Figure 5 shows how much harder it is to search when the key value is at the end of the job key. The user must type the whole string to find the matching jobs. The search box is visible in WMC in the results panel when you click the Home > Dashboard menu item.
Figure 5. Searching job keys
For example, an orchestration uses job key “Processed 100 of 100 records – Success”. You cannot search for the word “Success” and get a result. The only way to search for “Success” is if the job key format is “Success – Processed 100 of 100 records”.
Figure 6 shows how much easier it is to find jobs when the key value is well-defined.
Figure 6. Searching a well-defined job key
You cannot use wildcards such as “%”, “?”, or “*” in the
searches. The searches automatically imply a wildcard after the characters
are entered into the search box:
There are two levels of alerting: system level and orchestration level. The appliance generates system level alerts based on the criteria set up in WMC. Orchestration level alerts are derived from activities in an orchestration. It is also possible to trigger system level alerts using orchestration level activities.
System level messages
The appliance maintains a system log that displays errors or warnings from the various subsystems of the operating system. Table 3 describes the list of subsystems.
Table 3. Subsystems that generate notifications
|Hardware||Contains errors related to the physical appliance such as fans, CPUs, disk, and so on.||Not applicable to Cast Iron Live|
|Resources||Reports issues with available disk space and memory.||Not applicable to Cast Iron Live|
|Network||Shows errors related to accessing endpoints or other network related issues.||Not applicable to Cast Iron Live|
|Security||Reports invalid logins for intrusion detection.|
|Orchestration||Displays errors from orchestration jobs, including messages from log message activities, errors where activities have failed due to mapping issues, SOAP faults, database errors, and so on.|
|Deployment||Shows errors caused when an orchestration cannot deploy properly because of invalid passwords in endpoints, and duplicate HTTP or Web Service URLs.|
System level notifications
The alerting subsystem links into the system log to allow an administrator to define policies (rules) to trigger notifications on system level events. On physical and virtual appliances, the administrator can choose to deliver notifications using email or SNMP or both. Cast Iron Live only allows notification delivery through email.

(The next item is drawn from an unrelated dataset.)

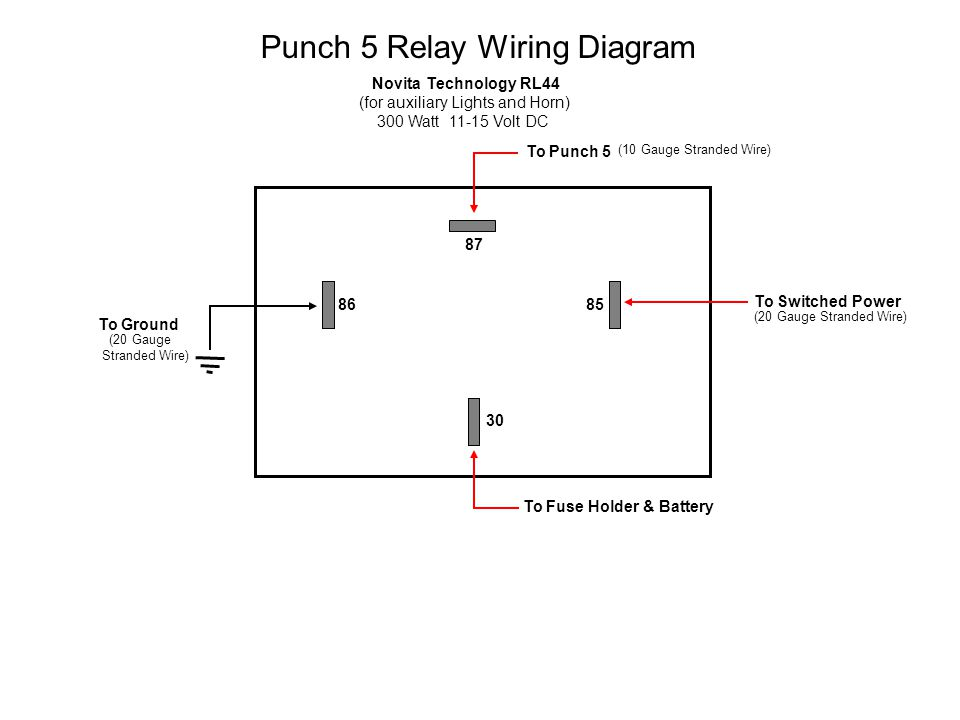Punch 5 Relay Wiring Diagram 87 85 30 86 To Ground To Switched Power To Punch 5 Novita Technology RL44 (for auxiliary Lights and Horn) 300 Watt 11-15 Volt DC To Fuse Holder & Battery (20 Gauge Stranded Wire) (10 Gauge Stranded Wire) (20 Gauge Stranded Wire)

Figure 7 shows the notification panel in WMC accessible from Logs > Notifications, and shows a list of existing policies.
Figure 7. Notification screen in WMC showing existing policies
The administrator must provide the credentials for an SMTP relay server that delivers the notifications.
The administrator must provide the SNMP host and the trap community so that the appliance (virtual or physical) can deliver the traps to the monitoring tool.
The policies are simple rules based upon a severity and the subsystem. The severity levels are shown in Table 4.
Table 4. Types of severity for notifications
|ERROR||Serious errors that may need user attention|
|CRITICAL||Critical errors requiring user or administrator attention|
Examples of the notification rules are:
If the error is greater than “WARNING” on the
Orchestration subsystem, send the notification by email to
If the error is greater than “ERROR” on the Network
subsystem, send the notification by email to
email@example.com, and by SNMP to raise a trap.
Figure 8 shows the policy definition screen, where the user sets up a new notification policy. Access this screen by selecting Logs > Notifications > New Policy in WMC.
Figure 8. Setting up a policy
To reiterate, Cast Iron Live does not support SNMP notifications.
Email policy recommendations
Rather than send emails to a list of individuals, create a distribution list on the email server. Managing lists of individuals through WMC is inefficient and prone to problems if individuals leave a group or organization. It is better to send the emails to a group defined on the email server.
In the examples above, notifications from the orchestrations go to one group of users, and network errors go to another. This demonstrates a clean delineation in distribution of notifications.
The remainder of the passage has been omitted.